To assess the impact of infection on IgA abundance, we used a dataset71, with tracheal, bronchial and nasal epithelium brushings from children and adults. Although these samples differed from the deep airway biopsies taken in this study, they still contained some SMG epithelial cells and IgA plasma cells, showing a level of compatibility with the healthy samples used in our study. A total of 470 plasma cells from five donors (three healthy and two COVID+), each with at least 20 plasma cells, were pooled, clustered and classified into IgA, IgD, IgH and IgM isotypes based on expression levels of IGHA1, IGHA2, IGHD, IGHG1, IGHG2, IGHG3, IGHG4 and IGHM. Proportions were calculated across cells for healthy and COVID+ donors separately.

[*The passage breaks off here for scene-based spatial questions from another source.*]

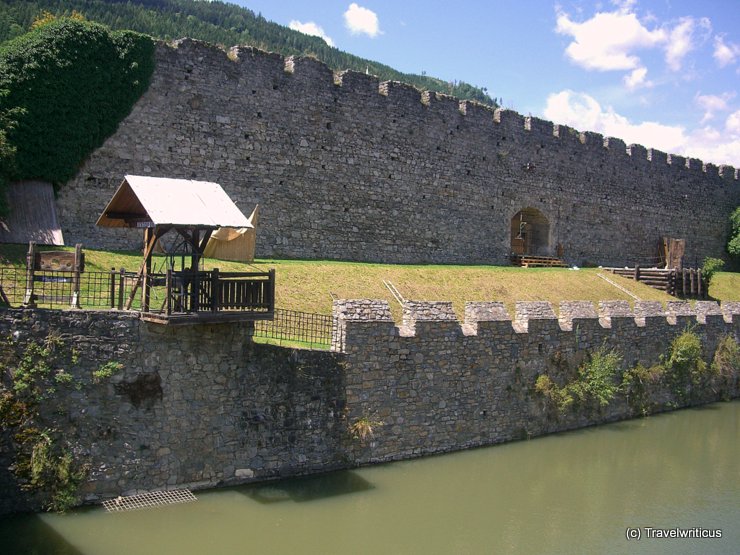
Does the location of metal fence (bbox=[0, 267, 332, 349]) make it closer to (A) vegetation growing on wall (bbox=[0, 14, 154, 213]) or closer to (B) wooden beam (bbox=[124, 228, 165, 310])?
(B) wooden beam (bbox=[124, 228, 165, 310])

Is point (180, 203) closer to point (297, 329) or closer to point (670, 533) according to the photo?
point (297, 329)

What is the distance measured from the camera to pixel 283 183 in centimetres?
2078

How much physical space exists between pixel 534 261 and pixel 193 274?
19.3 m

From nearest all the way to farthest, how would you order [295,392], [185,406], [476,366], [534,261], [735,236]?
[185,406]
[295,392]
[476,366]
[534,261]
[735,236]

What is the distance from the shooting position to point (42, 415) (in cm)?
1003

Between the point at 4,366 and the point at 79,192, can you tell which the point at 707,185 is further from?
the point at 4,366

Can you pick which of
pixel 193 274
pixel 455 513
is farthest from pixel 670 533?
pixel 193 274

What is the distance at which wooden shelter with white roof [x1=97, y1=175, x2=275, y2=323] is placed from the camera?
10648 millimetres

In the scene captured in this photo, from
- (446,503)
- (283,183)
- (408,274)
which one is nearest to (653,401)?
(408,274)

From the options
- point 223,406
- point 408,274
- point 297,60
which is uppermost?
point 297,60

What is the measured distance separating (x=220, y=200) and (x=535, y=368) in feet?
26.1

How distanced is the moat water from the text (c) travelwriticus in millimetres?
42

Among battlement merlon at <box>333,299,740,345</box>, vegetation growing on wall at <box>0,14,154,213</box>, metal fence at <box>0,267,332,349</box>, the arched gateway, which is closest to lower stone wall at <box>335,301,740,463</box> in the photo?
battlement merlon at <box>333,299,740,345</box>

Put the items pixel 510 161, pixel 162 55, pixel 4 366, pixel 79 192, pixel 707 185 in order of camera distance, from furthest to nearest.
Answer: pixel 707 185 < pixel 510 161 < pixel 162 55 < pixel 79 192 < pixel 4 366
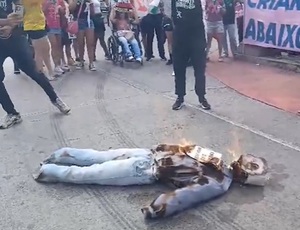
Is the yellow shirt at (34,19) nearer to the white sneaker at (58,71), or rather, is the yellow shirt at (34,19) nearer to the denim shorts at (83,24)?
the white sneaker at (58,71)

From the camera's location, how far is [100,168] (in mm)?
4320

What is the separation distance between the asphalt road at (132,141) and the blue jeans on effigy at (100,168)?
85 mm

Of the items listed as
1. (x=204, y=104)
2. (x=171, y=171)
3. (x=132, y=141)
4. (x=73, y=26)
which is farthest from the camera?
(x=73, y=26)

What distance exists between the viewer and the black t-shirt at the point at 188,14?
20.7ft

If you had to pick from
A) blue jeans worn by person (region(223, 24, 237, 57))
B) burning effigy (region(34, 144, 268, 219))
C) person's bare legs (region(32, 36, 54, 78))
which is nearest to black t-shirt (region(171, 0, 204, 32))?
burning effigy (region(34, 144, 268, 219))

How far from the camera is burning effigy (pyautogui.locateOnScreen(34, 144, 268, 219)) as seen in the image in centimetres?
393

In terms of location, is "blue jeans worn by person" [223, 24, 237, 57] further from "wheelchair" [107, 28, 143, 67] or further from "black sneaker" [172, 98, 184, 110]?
"black sneaker" [172, 98, 184, 110]

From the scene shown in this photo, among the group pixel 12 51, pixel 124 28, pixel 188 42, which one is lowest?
pixel 124 28

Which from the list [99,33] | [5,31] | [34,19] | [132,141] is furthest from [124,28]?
[132,141]

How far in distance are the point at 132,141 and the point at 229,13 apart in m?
5.33

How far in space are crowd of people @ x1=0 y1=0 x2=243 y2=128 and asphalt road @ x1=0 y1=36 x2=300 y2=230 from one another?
1.43 ft

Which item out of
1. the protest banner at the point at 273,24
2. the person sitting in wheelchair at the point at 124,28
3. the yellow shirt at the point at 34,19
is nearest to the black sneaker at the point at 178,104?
the yellow shirt at the point at 34,19

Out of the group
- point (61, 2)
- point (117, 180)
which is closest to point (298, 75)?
point (61, 2)

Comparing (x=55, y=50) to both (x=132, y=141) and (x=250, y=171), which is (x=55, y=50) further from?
(x=250, y=171)
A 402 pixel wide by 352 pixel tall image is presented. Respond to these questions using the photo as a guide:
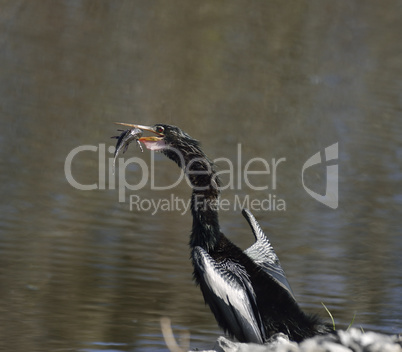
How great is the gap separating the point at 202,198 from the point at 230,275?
684mm

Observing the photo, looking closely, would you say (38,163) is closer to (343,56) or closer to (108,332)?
(108,332)

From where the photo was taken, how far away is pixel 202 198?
619 centimetres

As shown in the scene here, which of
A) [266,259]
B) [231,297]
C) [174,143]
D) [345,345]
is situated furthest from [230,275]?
[345,345]

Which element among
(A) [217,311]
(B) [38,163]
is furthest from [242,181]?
(A) [217,311]

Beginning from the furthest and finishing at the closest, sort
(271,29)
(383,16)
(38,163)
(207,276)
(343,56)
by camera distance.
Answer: (383,16), (271,29), (343,56), (38,163), (207,276)

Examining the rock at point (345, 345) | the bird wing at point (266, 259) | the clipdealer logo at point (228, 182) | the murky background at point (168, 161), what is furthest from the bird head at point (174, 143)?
the clipdealer logo at point (228, 182)

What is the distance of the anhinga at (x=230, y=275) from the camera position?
557 centimetres

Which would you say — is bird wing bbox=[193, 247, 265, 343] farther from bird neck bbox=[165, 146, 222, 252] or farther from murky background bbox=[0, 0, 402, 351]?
murky background bbox=[0, 0, 402, 351]

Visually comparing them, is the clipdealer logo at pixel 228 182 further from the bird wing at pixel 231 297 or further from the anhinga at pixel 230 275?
the bird wing at pixel 231 297

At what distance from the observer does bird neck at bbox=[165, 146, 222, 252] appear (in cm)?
609

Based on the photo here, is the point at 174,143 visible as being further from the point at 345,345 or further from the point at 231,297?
the point at 345,345

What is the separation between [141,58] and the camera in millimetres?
18453

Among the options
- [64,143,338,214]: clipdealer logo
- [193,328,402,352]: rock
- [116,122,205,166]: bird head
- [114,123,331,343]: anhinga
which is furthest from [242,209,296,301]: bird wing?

Cell–cell interaction analysis

Cell–cell interaction from scRNA-seq data was predicted using CellChat77. B plasma subsets were combined (B-plasma) and cell types of interest (B-naive, B-memory, SMG duct, SMG mucous, SMG serous, CD4-naive/CD4-CM, CD4-EM/CD4-effector and CD4-TRM) were downsampled to 200 cells per cell type per donor. Analyses were performed both with individual CD4 T cell subsets and all CD4 subsets combined. Normalized count matrix along with cell annotation metadata was processed through the standard CellChat pipeline, except that the communication probability was calculated with a truncated mean of 10%.

Reporting summary

Further information on research design is available in the Nature Portfolio Reporting Summary linked to this article.